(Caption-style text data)

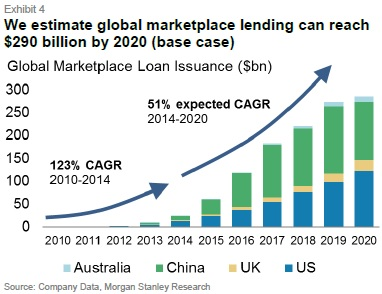 MS P2P Lending Growth Forecast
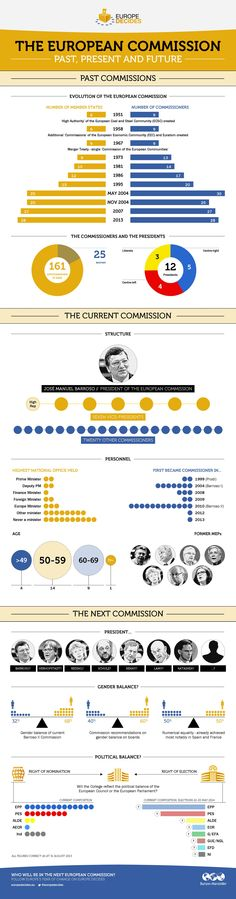 The European Commission - Who's Who?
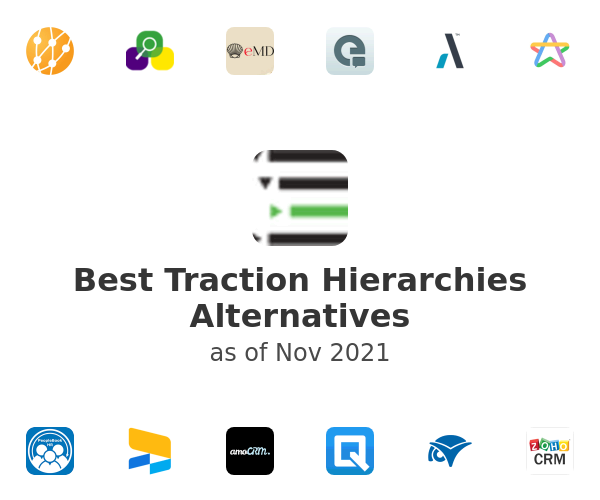Best Traction Hierarchies Alternatives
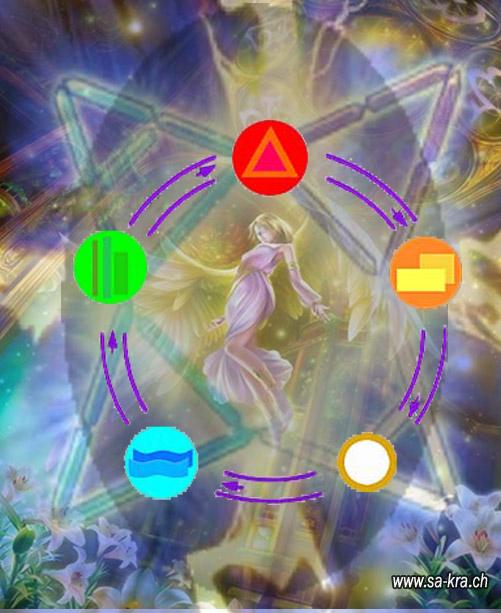 Elementalët Magjia2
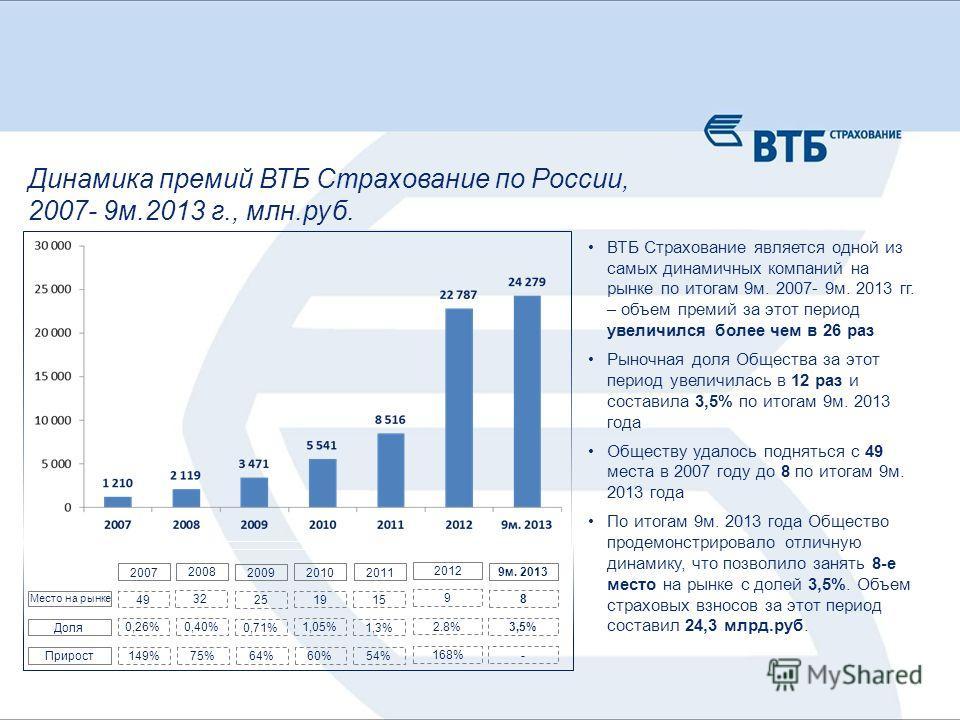 Динамика премий ВТБ Страхование по России, 2007- 9м.2013 г., млн.руб. ВТБ Страхование является одной из самых динамичных компаний на рынке по итогам 9м. 2007- 9м. 2013 гг. – объем премий за этот период увеличился более чем в 26 раз Рыночная доля Обще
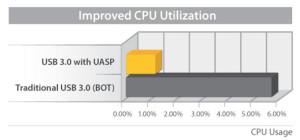 2.5 USB3.0 Ext SATA III SSD HD Encl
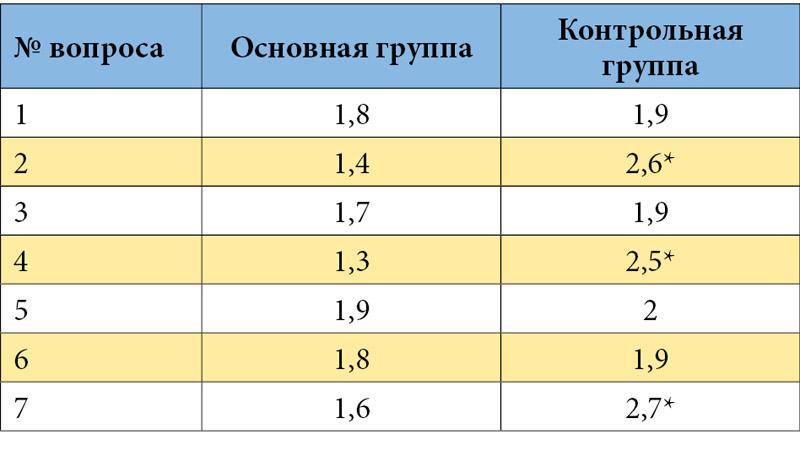 Kanefron prosztatagyulladás-áttekintések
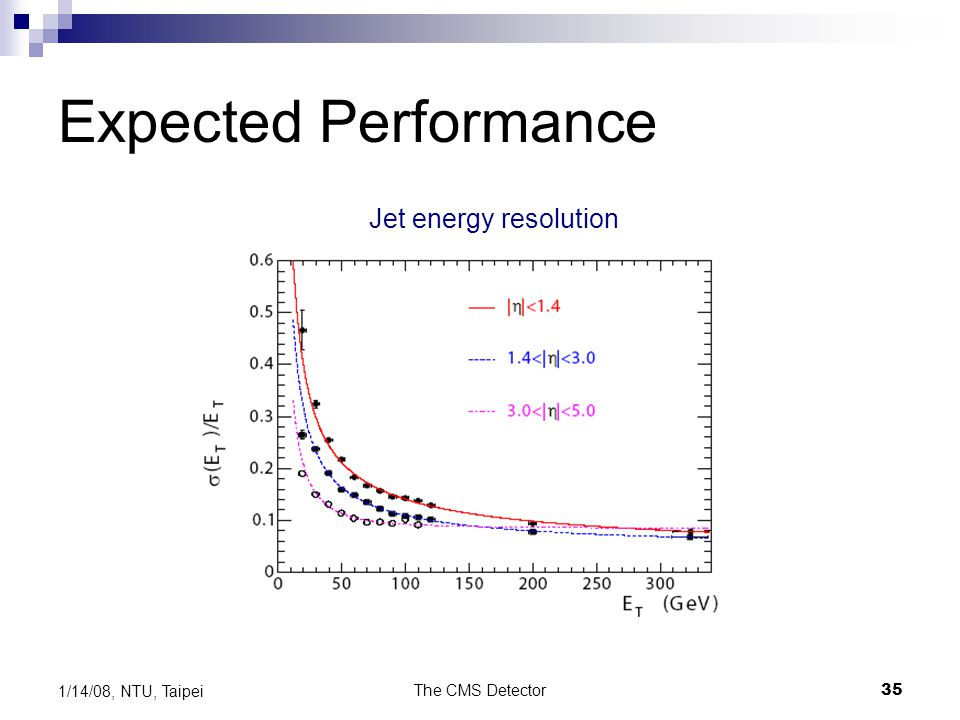 Expected Performance Jet energy resolution 1/14/08, NTU, Taipei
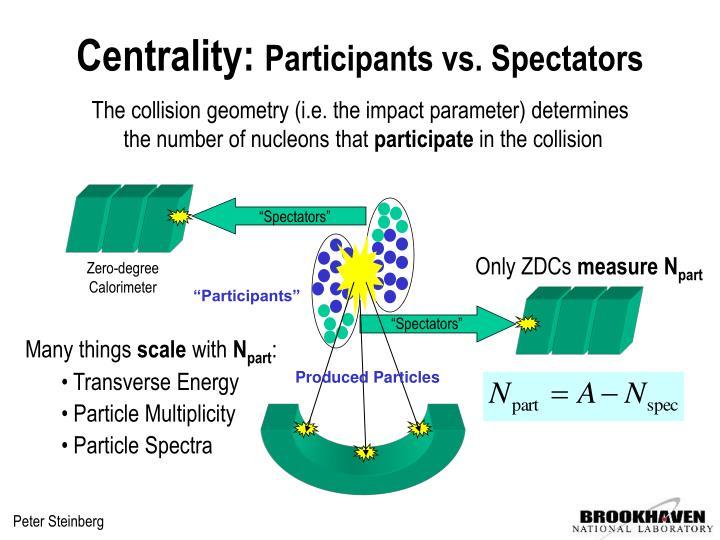 Centrality:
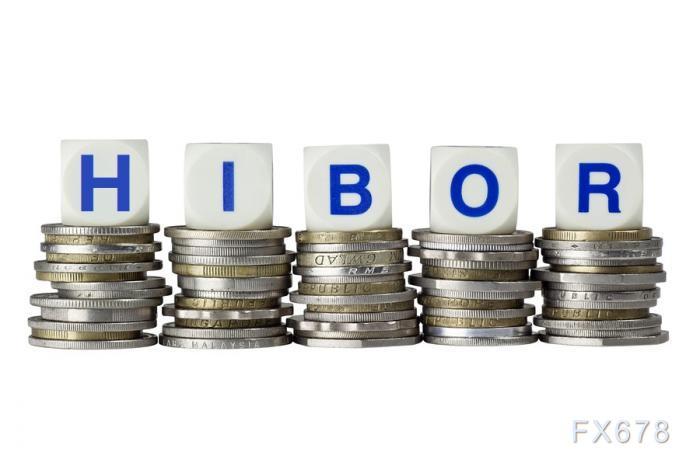 4月8日香港银行间同业拆借利率港币HIBOR
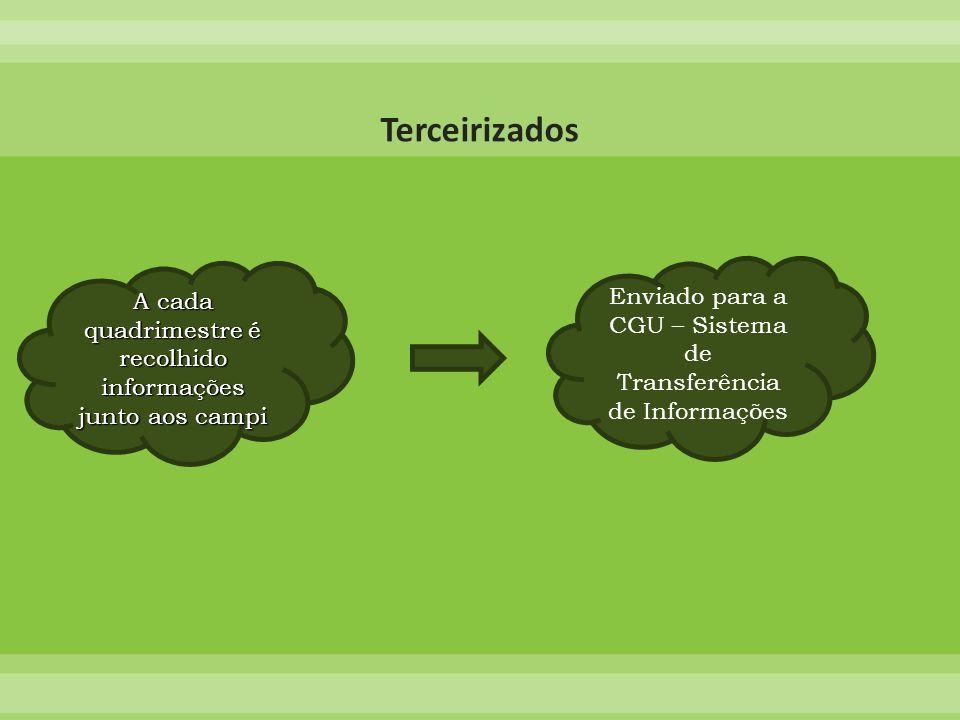 A cada quadrimestre é recolhido informações junto aos campi Enviado para a CGU – Sistema de Transferência de Informações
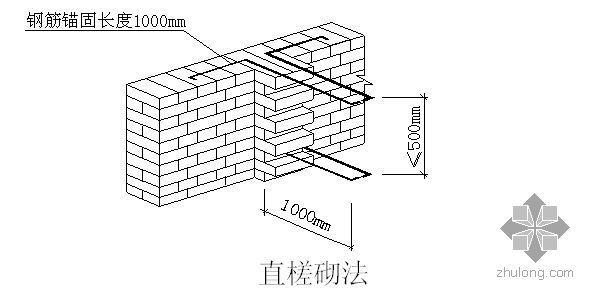 北京某住宅项目砌体砌筑施工方案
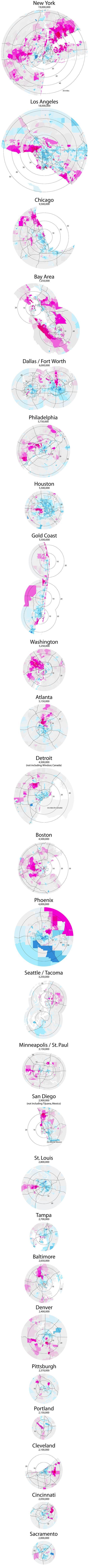 City Income Donuts Bill Rankin, 2006 This Shows The Distribution Of Income  Per Capita Around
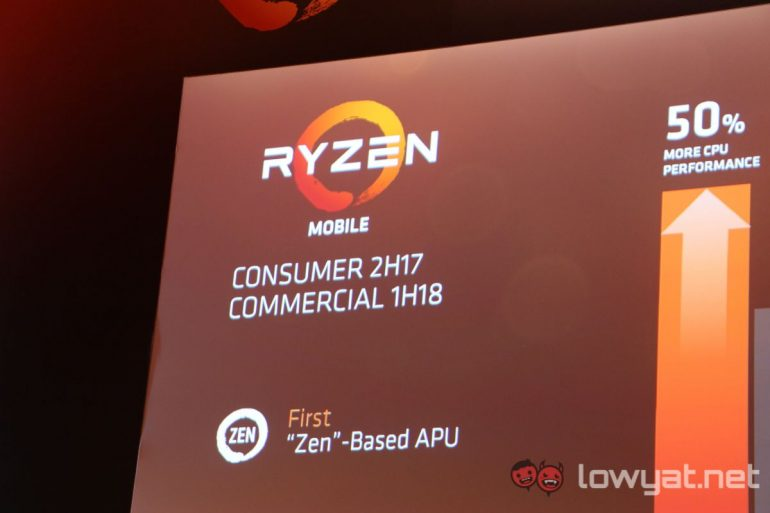 Amd Radeon Vega 8 Mobile Gpu Uses Ddr4 Memory Instead Of Hbm2 Lowyat Net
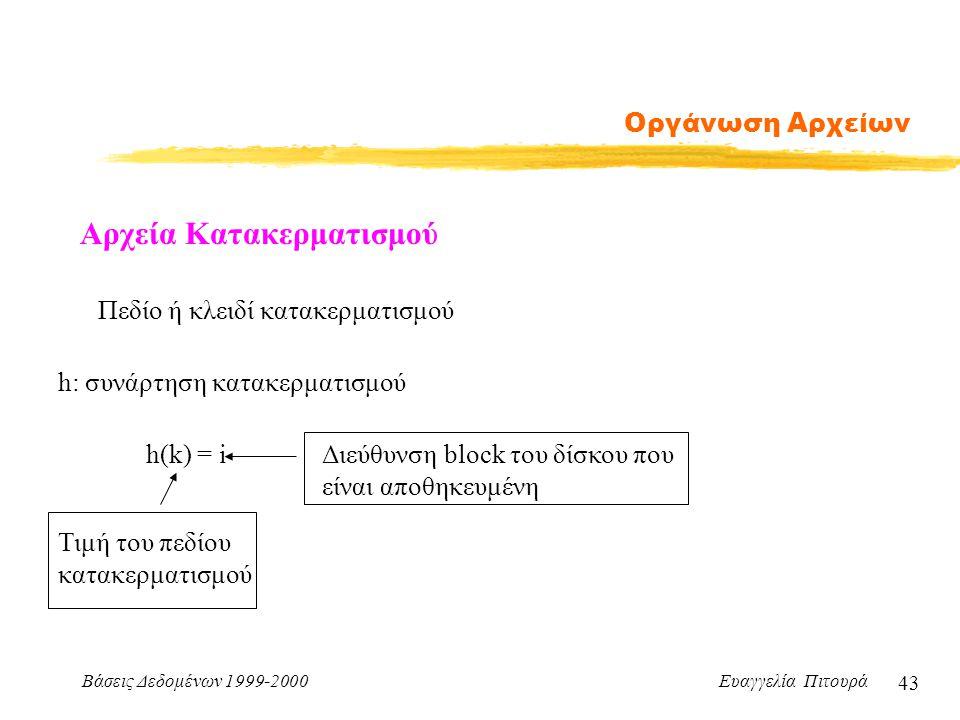 Βάσεις Δεδομένων 1999-2000 Ευαγγελία Πιτουρά 43 Οργάνωση Αρχείων Αρχεία Κατακερματισμού Πεδίο ή κλειδί κατακερματισμού h: συνάρτηση κατακερματισμού h(k) = i Τιμή του πεδίου κατακερματισμού Διεύθυνση block του δίσκου που είναι αποθηκευμένη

Exercise requirements: Output every entry exactly, leaving out pictures.

Exercise solution:
 MS P2P Lending Growth Forecast
 The European Commission - Who's Who?
Best Traction Hierarchies Alternatives
 Elementalët Magjia2
 Динамика премий ВТБ Страхование по России, 2007- 9м.2013 г., млн.руб. ВТБ Страхование является одной из самых динамичных компаний на рынке по итогам 9м. 2007- 9м. 2013 гг. – объем премий за этот период увеличился более чем в 26 раз Рыночная доля Обще
 2.5 USB3.0 Ext SATA III SSD HD Encl
 Kanefron prosztatagyulladás-áttekintések
 Expected Performance Jet energy resolution 1/14/08, NTU, Taipei
 Centrality:
 4月8日香港银行间同业拆借利率港币HIBOR
 A cada quadrimestre é recolhido informações junto aos campi Enviado para a CGU – Sistema de Transferência de Informações
 北京某住宅项目砌体砌筑施工方案
 City Income Donuts Bill Rankin, 2006 This Shows The Distribution Of Income  Per Capita Around
 Amd Radeon Vega 8 Mobile Gpu Uses Ddr4 Memory Instead Of Hbm2 Lowyat Net
 Βάσεις Δεδομένων 1999-2000 Ευαγγελία Πιτουρά 43 Οργάνωση Αρχείων Αρχεία Κατακερματισμού Πεδίο ή κλειδί κατακερματισμού h: συνάρτηση κατακερματισμού h(k) = i Τιμή του πεδίου κατακερματισμού Διεύθυνση block του δίσκου που είναι αποθηκευμένη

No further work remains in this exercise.